The escape velocity from the surface of the earth is `V_(e)`. The escape velcotiy from the surface of a planet whose mass and radius are three times those of the earth, will be

To find the escape velocity from the surface of a planet whose mass and radius are three times those of the Earth, we can follow these steps: ### Step-by-Step Solution: 1. **Understand the formula for escape velocity**: The escape velocity (V_e) from the surface of a celestial body is given by the formula: \[ V_e = \sqrt{\frac{2GM}{R}} \] where \( G \) is the universal gravitational constant, \( M \) is the mass of the body, and \( R \) is the radius of the body. 2. **Identify the parameters for Earth**: Let the mass of the Earth be \( M_E \) and the radius of the Earth be \( R_E \).

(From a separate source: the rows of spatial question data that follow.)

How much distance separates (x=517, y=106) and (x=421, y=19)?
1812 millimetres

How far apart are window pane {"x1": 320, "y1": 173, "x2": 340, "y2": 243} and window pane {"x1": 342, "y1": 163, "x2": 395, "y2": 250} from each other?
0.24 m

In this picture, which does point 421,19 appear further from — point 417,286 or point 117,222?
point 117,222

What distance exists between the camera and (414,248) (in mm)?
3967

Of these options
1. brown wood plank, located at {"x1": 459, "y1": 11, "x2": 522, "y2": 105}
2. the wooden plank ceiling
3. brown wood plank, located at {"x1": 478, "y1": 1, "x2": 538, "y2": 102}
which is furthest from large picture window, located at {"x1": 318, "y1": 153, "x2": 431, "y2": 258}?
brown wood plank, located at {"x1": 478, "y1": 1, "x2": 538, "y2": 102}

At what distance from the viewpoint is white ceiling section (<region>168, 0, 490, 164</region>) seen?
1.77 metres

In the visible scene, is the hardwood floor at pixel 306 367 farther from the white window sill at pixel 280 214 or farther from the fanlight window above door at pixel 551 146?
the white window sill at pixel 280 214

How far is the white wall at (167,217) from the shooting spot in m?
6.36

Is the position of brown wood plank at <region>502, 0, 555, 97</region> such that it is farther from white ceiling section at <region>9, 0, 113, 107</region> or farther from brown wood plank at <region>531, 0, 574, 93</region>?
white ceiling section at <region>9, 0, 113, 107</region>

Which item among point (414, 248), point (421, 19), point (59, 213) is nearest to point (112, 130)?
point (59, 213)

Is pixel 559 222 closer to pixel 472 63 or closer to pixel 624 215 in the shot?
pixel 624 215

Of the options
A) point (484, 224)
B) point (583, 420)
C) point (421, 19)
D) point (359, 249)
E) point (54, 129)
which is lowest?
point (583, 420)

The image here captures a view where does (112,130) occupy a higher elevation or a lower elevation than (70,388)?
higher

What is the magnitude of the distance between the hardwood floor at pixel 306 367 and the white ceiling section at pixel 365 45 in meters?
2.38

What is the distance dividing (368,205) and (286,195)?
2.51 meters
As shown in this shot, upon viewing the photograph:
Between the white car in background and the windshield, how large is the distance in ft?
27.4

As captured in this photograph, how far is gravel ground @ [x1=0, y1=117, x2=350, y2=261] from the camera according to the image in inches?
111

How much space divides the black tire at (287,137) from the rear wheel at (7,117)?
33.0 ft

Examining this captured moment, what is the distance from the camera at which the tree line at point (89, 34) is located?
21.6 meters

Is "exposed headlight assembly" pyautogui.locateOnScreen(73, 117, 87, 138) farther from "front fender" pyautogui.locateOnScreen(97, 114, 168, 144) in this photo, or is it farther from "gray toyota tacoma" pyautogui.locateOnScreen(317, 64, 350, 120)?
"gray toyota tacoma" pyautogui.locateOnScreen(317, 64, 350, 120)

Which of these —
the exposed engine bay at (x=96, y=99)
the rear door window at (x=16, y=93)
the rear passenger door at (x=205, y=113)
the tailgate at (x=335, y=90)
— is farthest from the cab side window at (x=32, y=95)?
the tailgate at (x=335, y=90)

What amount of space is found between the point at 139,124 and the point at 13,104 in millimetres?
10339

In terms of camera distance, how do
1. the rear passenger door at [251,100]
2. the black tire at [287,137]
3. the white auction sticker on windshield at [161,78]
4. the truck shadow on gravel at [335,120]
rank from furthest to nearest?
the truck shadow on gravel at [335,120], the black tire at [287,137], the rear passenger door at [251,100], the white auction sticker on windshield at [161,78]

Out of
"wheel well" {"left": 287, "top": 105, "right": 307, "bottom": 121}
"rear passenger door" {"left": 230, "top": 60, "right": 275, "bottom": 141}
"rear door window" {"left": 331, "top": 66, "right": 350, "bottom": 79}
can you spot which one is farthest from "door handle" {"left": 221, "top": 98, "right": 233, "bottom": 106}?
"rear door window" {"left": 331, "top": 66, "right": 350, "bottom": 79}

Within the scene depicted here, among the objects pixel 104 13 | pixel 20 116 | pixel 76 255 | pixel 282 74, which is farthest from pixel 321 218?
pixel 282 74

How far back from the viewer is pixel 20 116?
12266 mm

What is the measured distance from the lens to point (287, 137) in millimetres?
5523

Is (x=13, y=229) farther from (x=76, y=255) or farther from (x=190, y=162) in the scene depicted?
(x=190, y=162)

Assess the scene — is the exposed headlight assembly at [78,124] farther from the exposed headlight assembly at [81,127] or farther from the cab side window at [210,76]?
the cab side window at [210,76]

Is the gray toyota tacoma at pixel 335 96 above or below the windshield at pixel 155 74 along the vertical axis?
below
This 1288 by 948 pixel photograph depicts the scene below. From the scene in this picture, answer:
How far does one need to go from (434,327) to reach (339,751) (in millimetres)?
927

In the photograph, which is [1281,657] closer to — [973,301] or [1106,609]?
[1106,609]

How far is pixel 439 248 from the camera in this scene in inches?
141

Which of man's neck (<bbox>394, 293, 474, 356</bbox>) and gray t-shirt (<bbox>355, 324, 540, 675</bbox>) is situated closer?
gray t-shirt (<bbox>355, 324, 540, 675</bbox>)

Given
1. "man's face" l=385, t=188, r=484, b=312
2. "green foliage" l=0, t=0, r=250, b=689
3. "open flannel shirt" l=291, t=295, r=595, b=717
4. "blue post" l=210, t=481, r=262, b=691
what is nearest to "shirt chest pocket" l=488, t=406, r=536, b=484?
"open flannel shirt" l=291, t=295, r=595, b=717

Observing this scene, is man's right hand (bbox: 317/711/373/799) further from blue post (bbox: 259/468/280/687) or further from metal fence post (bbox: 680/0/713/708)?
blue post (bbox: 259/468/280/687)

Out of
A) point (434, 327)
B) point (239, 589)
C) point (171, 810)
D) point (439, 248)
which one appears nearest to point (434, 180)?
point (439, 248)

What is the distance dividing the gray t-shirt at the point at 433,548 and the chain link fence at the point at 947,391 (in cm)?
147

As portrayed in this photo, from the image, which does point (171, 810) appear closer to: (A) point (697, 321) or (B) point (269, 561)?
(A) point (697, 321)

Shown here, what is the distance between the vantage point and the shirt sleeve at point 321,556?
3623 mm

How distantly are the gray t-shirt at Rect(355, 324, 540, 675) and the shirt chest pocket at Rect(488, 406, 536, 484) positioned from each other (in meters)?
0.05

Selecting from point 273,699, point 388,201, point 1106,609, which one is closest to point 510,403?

The escape velocity from the surface of the Earth is given as \( V_e \). 3. **Parameters for the new planet**: For the new planet, we are given: - Mass \( M_P = 3M_E \) (three times the mass of the Earth) - Radius \( R_P = 3R_E \) (three times the radius of the Earth) 4. **Substitute the parameters into the escape velocity formula for the new planet**: Using the escape velocity formula for the new planet: \[ V_P = \sqrt{\frac{2G \cdot M_P}{R_P}} \] Substituting \( M_P \) and \( R_P \): \[ V_P = \sqrt{\frac{2G \cdot (3M_E)}{3R_E}} \] 5. **Simplify the expression**: We can simplify the expression: \[ V_P = \sqrt{\frac{2G \cdot 3M_E}{3R_E}} = \sqrt{\frac{2GM_E}{R_E}} \] Since \( V_e = \sqrt{\frac{2GM_E}{R_E}} \) (the escape velocity from Earth), we can substitute: \[ V_P = V_e \] 6. **Conclusion**: Thus, the escape velocity from the surface of the planet is equal to the escape velocity from the surface of the Earth: \[ V_P = V_e \] ### Final Answer: The escape velocity from the surface of the planet is \( V_e \).